Fear of Freedom

American Review of International Arbitration, Spring 2008

U of Texas Law, Public Law Research Paper No. 139

44 Pages Posted: 15 May 2008 Last revised: 1 Jun 2010

See all articles by Alan Scott Rau

Alan Scott Rau

University of Texas at Austin - School of Law

Abstract

The Supreme Court, in a highly-anticipated decision, has recently held that the FAA's statutory grounds for vacatur of awards may not be supplemented by contract. So the illicit character of contractual provisions purporting to expand judicial review of arbitral awards is firmly established.

However, even to phrase the issue in Hall Street in terms of extended judicial review is already tendentious: For it is not even necessary to characterize in that way an agreement to subject arbitral conclusions of law to a court's second look; alternative characterizations are available which make the contractual arrangement attempted by the parties in that case quite unproblematical. In addition, the familiar, century-old assertion to the effect that expanded review would be a perversion of the goals of arbitration - contrary to its ethos, given that finality is its indispensable characteristic - although trotted out once again in Justice Souter's opinion for the Court - seems perfectly beside the point.

Provided material.

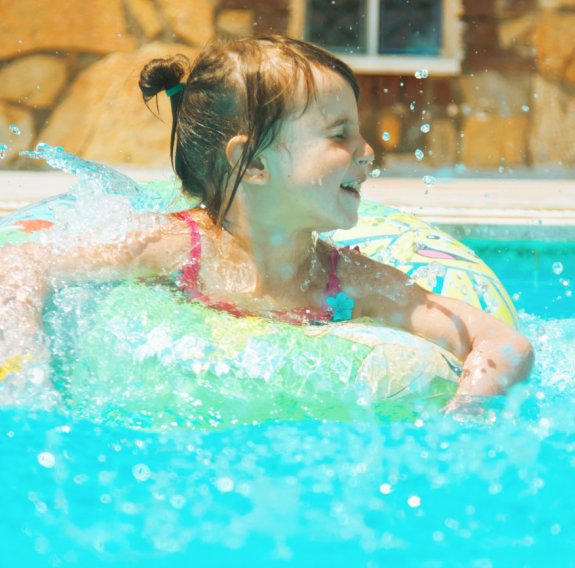 Kleines Mädchen ist in einem Pool in einem Schwimmring.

Required actions.
(1) Reproduce, word for word, the part of the abstract starting with "The Supreme Court, in" and going on through "is firmly established.".
(2) In the abstract, what did the Supreme Court recently hold about the FAA's statutory grounds for vacatur of awards?

Task-by-task outputs.
(1)
The Supreme Court, in a highly-anticipated decision, has recently held that the FAA's statutory grounds for vacatur of awards may not be supplemented by contract. So the illicit character of contractual provisions purporting to expand judicial review of arbitral awards is firmly established.

(2) It held that they may not be supplemented by contract.